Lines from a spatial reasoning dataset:

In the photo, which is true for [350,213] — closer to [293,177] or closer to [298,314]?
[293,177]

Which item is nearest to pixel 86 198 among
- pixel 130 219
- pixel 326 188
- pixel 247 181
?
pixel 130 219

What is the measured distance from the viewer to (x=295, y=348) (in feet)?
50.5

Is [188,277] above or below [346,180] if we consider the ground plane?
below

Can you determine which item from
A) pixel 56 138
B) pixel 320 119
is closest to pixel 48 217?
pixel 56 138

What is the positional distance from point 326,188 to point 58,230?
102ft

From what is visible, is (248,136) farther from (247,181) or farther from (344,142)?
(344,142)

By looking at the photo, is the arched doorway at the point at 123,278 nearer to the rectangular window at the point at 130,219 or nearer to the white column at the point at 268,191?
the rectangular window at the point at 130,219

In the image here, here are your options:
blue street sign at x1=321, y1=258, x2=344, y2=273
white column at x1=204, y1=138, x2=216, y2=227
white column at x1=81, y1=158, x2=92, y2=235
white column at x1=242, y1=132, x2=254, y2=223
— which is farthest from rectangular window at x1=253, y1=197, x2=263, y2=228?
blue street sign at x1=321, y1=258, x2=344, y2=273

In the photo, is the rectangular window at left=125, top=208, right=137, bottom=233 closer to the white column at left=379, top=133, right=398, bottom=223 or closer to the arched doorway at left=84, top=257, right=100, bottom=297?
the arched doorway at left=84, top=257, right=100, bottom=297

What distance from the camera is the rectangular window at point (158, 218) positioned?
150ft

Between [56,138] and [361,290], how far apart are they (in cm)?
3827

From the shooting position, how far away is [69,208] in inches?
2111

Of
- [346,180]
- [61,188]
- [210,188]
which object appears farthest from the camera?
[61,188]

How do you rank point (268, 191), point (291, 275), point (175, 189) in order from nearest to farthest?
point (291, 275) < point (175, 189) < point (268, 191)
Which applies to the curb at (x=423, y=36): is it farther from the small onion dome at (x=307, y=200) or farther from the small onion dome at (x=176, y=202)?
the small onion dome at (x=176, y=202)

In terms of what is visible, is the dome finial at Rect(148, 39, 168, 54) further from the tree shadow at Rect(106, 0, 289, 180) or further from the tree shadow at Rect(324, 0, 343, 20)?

Task to complete: Reproduce, unchanged, the lines above that begin with the one containing "Between [56,138] and" and end with the one containing "point (291, 275) <", including both of those lines.

Task output:
Between [56,138] and [361,290], how far apart are they (in cm)?
3827

From the shooting position, how far away is [69,208] in inches?
2111

Of
- [346,180]
- [61,188]
- [210,188]
which object appears farthest from the camera?
[61,188]

How do you rank point (268, 191), point (291, 275), point (175, 189) in order from nearest to farthest?
point (291, 275) < point (175, 189) < point (268, 191)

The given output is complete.